Mamá es la persona más hermosa que conozco. Me emociono. ¿Y si la cosa de mi tarea camina entre los árboles?
Viajamos en el auto. Poco a poco, los edificios se ven más pequeños. Mamá abre la ventanilla y huele a vegetación. La luz del sol se filtra entre los árboles. En algunos momentos se oscurece. Siento frío y calor al mismo tiempo. Estoy emocionada. Me gusta caminar entre hojas secas. Pero esto es más hermoso, porque estamos en lo más alto de la montaña. Mi hermanito se ha derretido en el asiento. Yo cierro los ojos para sentir el viento. Papá nos mira rápidamente, cree que estamos dormidos.
—Ya casi llegamos —dice, con los ojos muy abiertos.
—¿Hay elefantes? —pregunta mi hermanito, mientras pega un enorme bostezo.
Papá le explica que no hay elefantes, porque los elefantes no pueden vivir en esta montaña.

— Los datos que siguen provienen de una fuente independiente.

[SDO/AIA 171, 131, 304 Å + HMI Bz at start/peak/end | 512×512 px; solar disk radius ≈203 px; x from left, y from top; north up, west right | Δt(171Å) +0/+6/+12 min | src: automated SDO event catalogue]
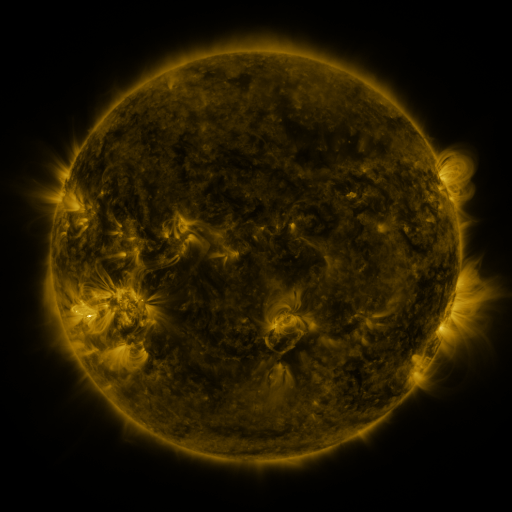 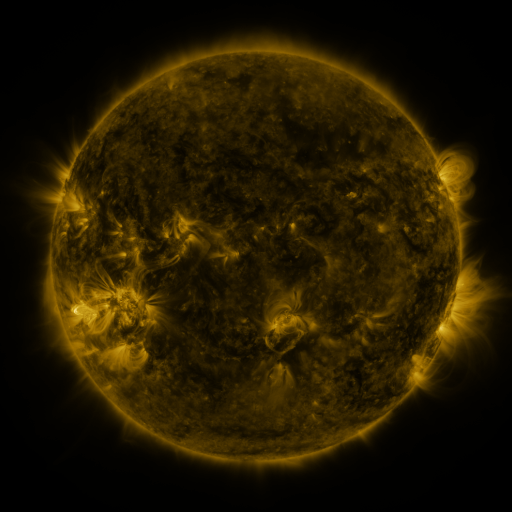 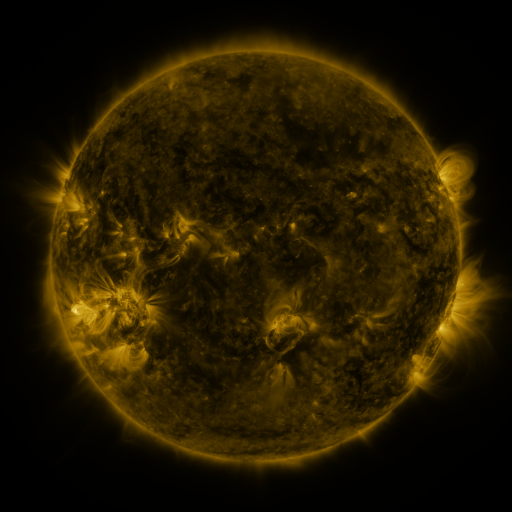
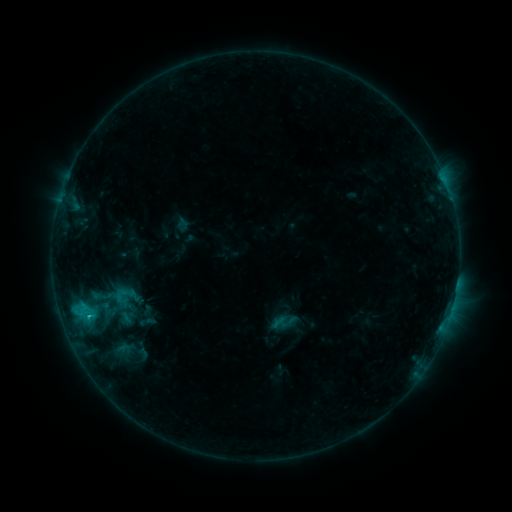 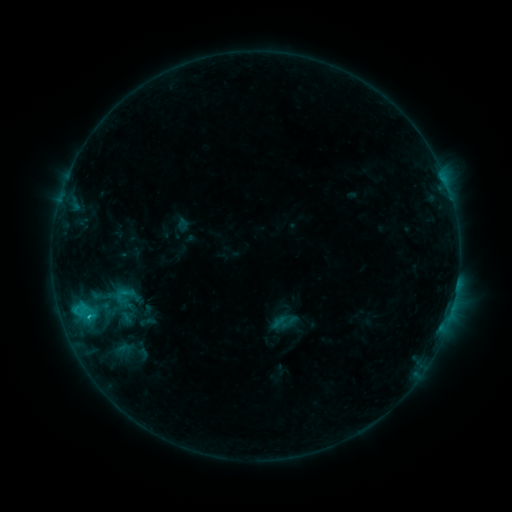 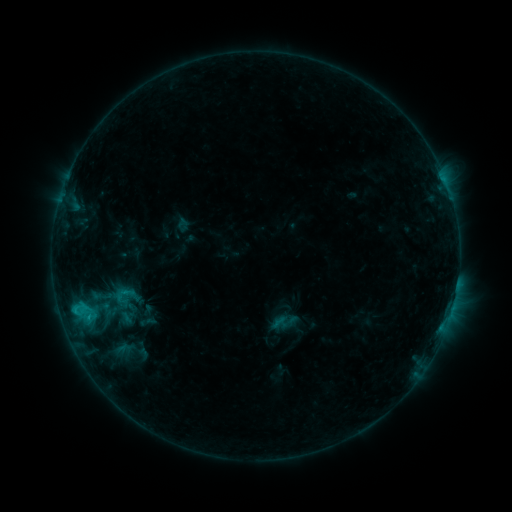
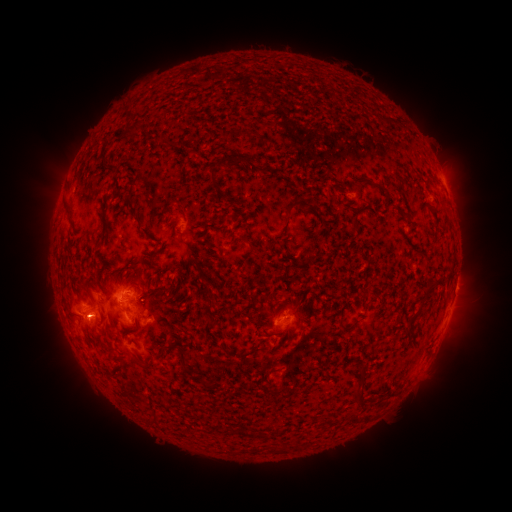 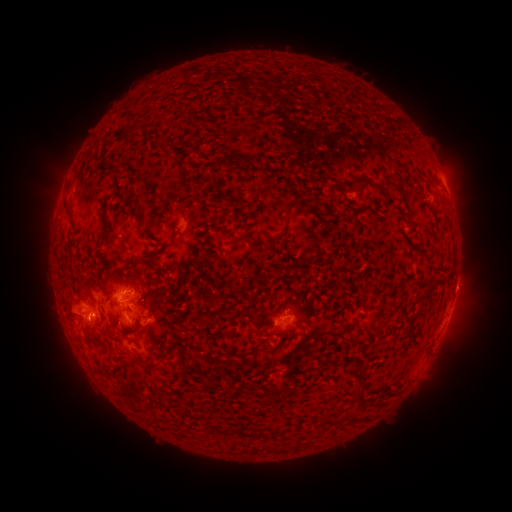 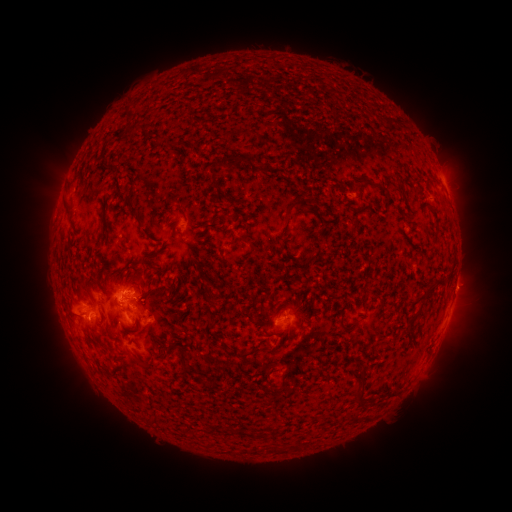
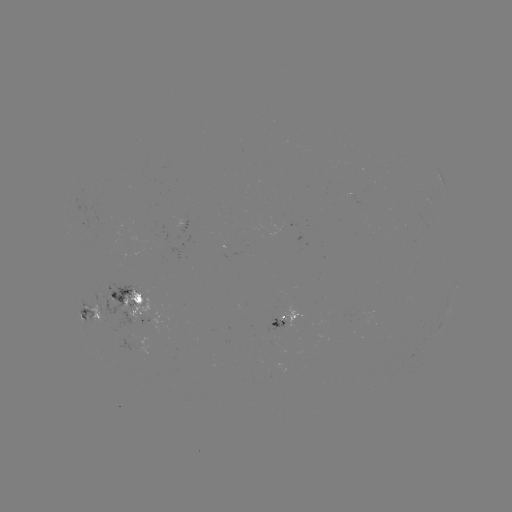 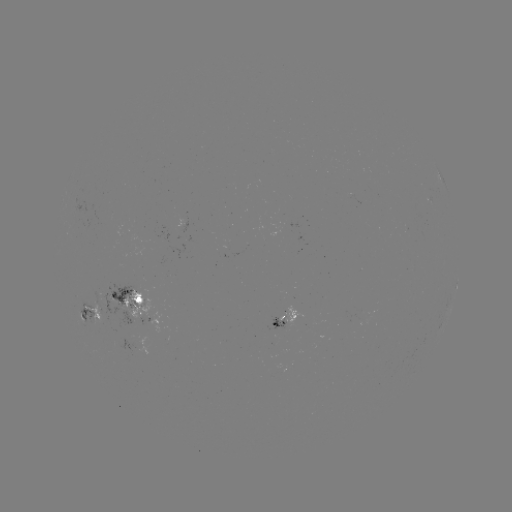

Sin sacar la cabeza por la ventanilla, abro un poco la boca. Me como el aire fresco del bosque. Y la garganta se refresca. Y mi estómago cosquillea. Ahora, con los ojos abiertos, no puedo dejar de reír. Pienso en la tarea, un elefante que vuela. El poema que escribí en mi cuaderno es muy bonito.
Papá apaga el motor del auto y bajamos. La tarea puede esperar. Mamá me acompaña. Una casita construida en la cima de un árbol. Se oculta entre las sombras de las ramas. Subo.
—¿Puedes sola, Lú? —pregunta mamá.
—¡Por supuesto!
Comienza la aventura. Pie izquierdo. Pie derecho. Mis manos tiemblan un poco. Aprieto con fuerza los maderos de la escalera para controlarlas. No tengo miedo porque ningún escalón se mueve. Están clavados al tronco del árbol. Azul. Amarillo. Anaranjado. Los colores son preciosos. Por un momento me distraigo. ¡Los escalones se parecen tanto al mecano que me regaló el abuelo! Han utilizado un juguete como escalera. Mamá me mira. Quiero gritarle. Agito la mano para que me siga entre las hojas. Muevo la mano izquierda para sujetar el último escalón. Mis rodillas están en el piso de la casa. Ruedo. Giro. Salto de alegría…
—¡Lo logré! —grito.
Mamá sacude la mano para decir «hola».
Creo que no me escucha,
quizás parezco una pelusa,
pero estoy en el techo del bosque.
hojas, ramas y flores en bloque.

Me siento en el piso de la casita. Miro mis pies colgando. El viento balancea mis piernas y las ramas. No tengo miedo. Los papás de otros niños miran hacia arriba. Son como hormigas cargando comida en sus mochilas. Se mueven, desordenadas. El viento sopla y tira un montón de hojas.
Mi hoja perfecta está en la orilla de la rama. Cierro los ojos. Me siento ligera, como si el viento pudiera agitarme para iniciar el vuelo. Esa hoja tiene que estar en mi libreta de relatos. La quiero.
Y entonces, lo entiendo.
Yo soy el poema.
La niña que observa desde las alturas.
La niña que vuela como una hoja.
Lú, la niña que platica con el viento.
Me levanto. No puedo dejar de sonreír.
Extiendo los brazos para alcanzar esa hoja especial.
—Puedo volar —digo muy bajito.
Doy un paso hacia la rama…
—¿A dónde vas, princesa? —dice papá.
Me sostiene de la capucha del abrigo.
—Quiero tomar esa hoja.
—Muy bien —sonríe papá—, pero no puedes volar.
Papá dice que tenemos que esperar a que el viento haga su trabajo.
Y trabaja.
El viento frío sopla. Mi hoja perfecta vuela. Mi hoja perfecta es un ave. Desde las alturas miro a mamá, a mi hermanito y los papás de otros niños. Bajamos con cuidado. Pie derecho. Pie izquierdo. Un escalón a la vez.
Corro para recoger mi hoja perfecta. Ha caído en lodo. La levanto y me llevo a sus hermanas hojas. Mi tarea será fantástica. Porque ahora sé que la cosa para escribir será mi hoja perfecta que comió lombrices.